Joseph Norman Bulkley qualified as an electrical engineer at the Massachusetts Institute of Technology in 1889. That same year he and G.B. Lauder published Efficiency of alternating current transformers. He was elected an associate member of the American Institute of Electrical Engineers in October 1890, at which time he was a superintendent at the United States Aluminium Metal Company in Boonton, New Jersey. Subsequently he worked in the mining department of the General Electric Company, and then as Chief Engineer in the mining department of the Pennsylvania Electric Company. Upon his arrival in the Transvaal before the Anglo-Boer War (1899-1902) he was appointed Chief Engineer at the United Engineering Company, Johannesburg, a post he still occupied in 1902. He was declared insolvent in 1905.

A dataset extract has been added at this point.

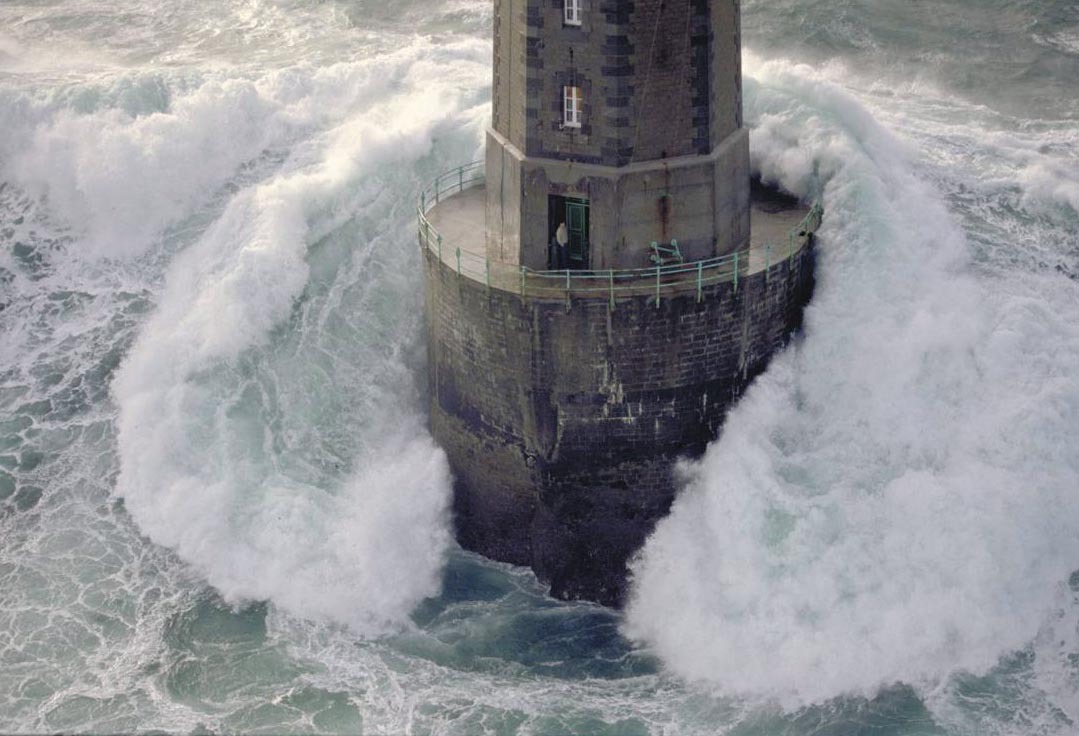 chroniclesofdia: La Jument, Breton, France One of those infamous storms on the Iroise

Bulkley joined the South African Society of Electrical Engineers, which flourished briefly from 1897 to 1899. In September 1899 he read the last paper presented to the society before war broke out, on 'The electric equipment of modern mining plants'. In 1916 he published an article on the 'Application of electric power to Rand mining work' in the South African Mining Journal, based on a paper read before the American Institute of Mining Engineers.
Bulkley was married to Charlotte L. Chalmers. After her death in 1927 he married Vivien Ford in South Africa in March 1928. He left no children.